Giter Club home page Giter Club logo

omic_class's Introduction

Integrating multiple Omics for Prediction of BC Outcome

The following scripts illustrate how to fit shrinkage and variable selection models to integrate omics. A full article using omic extended models is presented in Vazquez et al., Genetics, 2016, the scripts used in the article are also provided at: https://github.com/anainesvs/VAZQUEZ_etal_GENETICS_2016.

Contact: [email protected]

(1) Installing BGLR

The code below illustrates how to install and load the necessary package from CRAN using install.packages().

   install.packages(pkg='BGLR')    # install BGLR
   library(BGLR); 

(2) Loading data

Data: The data can be obtained from NIH/NCI at: [https://gdc-portal.nci.nih.gov]. Download GE and Methylation chromosome 21, and clinical data. The code assumes that the user starts with data organized in a file called: OMIC_DATA_class.rda the objects that contain the phenotypic information, clinical covariates, and omic data. The code assumes that the file OMIC_DATA_class.rda contain the following objects:

  • XF: an incidence matrix for clinical covariates.
  • Xge: an incidence matrix for gene expression.
  • Xmt: an incidence matrix for methylation values at various sites of chromosome 21 (only, since the full array has 450,000 CpG sites).
  • y: a matrix with an id, pathologic N, time to last follow up and alive status at the last follow up (0: alive, 1:death).
  • MB: a numeric vector with batches. The code below assumes that all the predictors were edited by removing outliers and predictors that did not vary in the sample, transformed if needed, and missing values were imputed.

(3) Clinical Covariates.

The following covariates are available: Race/ethnic group: latino, african Age at diagnosis: age Cancer stage: PatStage Cancer histological type, specifically if the cancer is located in the lobular tissue: is_lobCarc "Cancer staging". National Cancer Institute. Retrieved 4 January 2013.

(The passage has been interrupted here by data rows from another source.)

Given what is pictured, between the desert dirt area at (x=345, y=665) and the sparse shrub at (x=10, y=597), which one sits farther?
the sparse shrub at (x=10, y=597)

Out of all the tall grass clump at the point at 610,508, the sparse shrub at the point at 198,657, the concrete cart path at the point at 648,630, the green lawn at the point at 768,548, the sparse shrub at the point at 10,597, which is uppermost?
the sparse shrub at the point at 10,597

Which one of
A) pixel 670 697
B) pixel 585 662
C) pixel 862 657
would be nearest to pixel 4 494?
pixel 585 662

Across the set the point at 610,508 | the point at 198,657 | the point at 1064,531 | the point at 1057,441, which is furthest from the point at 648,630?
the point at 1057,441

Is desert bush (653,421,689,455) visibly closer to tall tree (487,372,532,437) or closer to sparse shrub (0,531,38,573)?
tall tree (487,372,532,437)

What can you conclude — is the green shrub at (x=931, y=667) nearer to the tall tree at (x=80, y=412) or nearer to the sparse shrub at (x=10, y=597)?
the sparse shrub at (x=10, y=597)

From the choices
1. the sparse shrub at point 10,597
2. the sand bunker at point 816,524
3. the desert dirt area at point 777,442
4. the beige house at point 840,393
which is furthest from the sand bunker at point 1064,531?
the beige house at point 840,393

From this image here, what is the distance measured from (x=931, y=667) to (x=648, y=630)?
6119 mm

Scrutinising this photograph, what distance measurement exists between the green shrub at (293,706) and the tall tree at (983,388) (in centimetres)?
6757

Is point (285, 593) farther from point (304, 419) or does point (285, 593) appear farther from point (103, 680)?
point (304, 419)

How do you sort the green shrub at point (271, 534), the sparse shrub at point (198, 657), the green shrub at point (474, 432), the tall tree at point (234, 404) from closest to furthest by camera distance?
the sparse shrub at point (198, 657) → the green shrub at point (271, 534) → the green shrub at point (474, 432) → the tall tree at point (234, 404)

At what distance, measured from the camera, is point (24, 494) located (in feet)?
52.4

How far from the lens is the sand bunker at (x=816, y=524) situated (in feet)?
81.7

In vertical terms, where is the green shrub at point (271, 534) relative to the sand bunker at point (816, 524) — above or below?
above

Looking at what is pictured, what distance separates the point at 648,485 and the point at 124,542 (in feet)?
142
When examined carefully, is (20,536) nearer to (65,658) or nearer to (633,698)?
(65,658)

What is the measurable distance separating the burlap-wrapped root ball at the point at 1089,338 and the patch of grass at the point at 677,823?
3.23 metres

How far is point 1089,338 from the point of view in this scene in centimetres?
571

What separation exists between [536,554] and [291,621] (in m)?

Response variable: y. In this class we will be using Pathological Nodal status: patN Pathologic N scores the degree of spread to regional lymph nodes at diagnosis. N0: tumor cells absent from regional lymph nodes N1: regional lymph node metastasis present; (at some sites: tumor spread to closest or small number of regional lymph nodes) N2: tumor spread to an extent between N1 and N3 (N2 is not used at all sites) N3: tumor spread to more distant or numerous regional lymph nodes (N3 is not used at all sites)

Breast cancer subtypes can be defined as luminal types, Her2+ and Triple Negatives based on histochemstry tests. The last three columns of XF contain indicator variables showing the cancer subtype of each tumor.

(4) Computing similarity matrices

In this lab we will incorporate omics by incorporating correlated random effects. For this, we will compute similarity between tumors in the methylation omic set and similarites in GE patterns with matrices of the form G= X * t(X) computed from omics. The following code illustrates (3.a) editions necessary to perform before computing the similarity matrices, (3.b) code to compute this matrix. A similar code could be use to compute a G-matrix for gene expression, microRNA or other omics (see (6)).

(4.a) Exploring the methylation data

  1. Look at the data
  2. Study if there are missing values
  3. See if there is methylation sites that are constants
  4. Compute number of missing CpG sites per subject, remove sub >20% missing values
  5. Imputation of missing values
  6. Scale, centering, of distance between subjects (G)
#1
plot(Xmt[,1], type='l', col='gray', ylim=c(0,1))
for(i in 2:20){ lines(Xmt[,i], type='l', col=sample(1:20)) ; Sys.sleep(1)}

#2
namth<-sdmth<-numeric(ncol(Xmt))
for(i in 1:ncol(Xmt)){namth[i]<-sum(is.na(Xmt[,i]))}
hist(namth)

#3 Rm CpG sites that are constant
for(i in 1:ncol(Xmt)){sdmth[i]<-sd(Xmt[,i],na.rm=TRUE)} 
hist(sdmth)
Xmt<-Xmt[,sdmth>0.01]

#4 identify subjects with problematic assays
namth<-numeric(nrow(Xmt))
for(i in 1:nrow(Xmt)){namth[i]<-sum(is.na(Xmt[,i]))}
any(  (namth/ncol(Xmt)) >0.2 )

#5 naive imputation imputing mean of the CpG sites
for(i in 1:ncol(Xmt)){Xmt[,i]<-ifelse(is.na(Xmt[,i]), mean(Xmt[,i],na.rm=TRUE), Xmt[,i])}
any(is.na(Xmt))

(4.b) Look and edit if needed Gene Expression data. The following code shows how to compute a similarity matrix for gene expression, please also do one for methylation called Gmt.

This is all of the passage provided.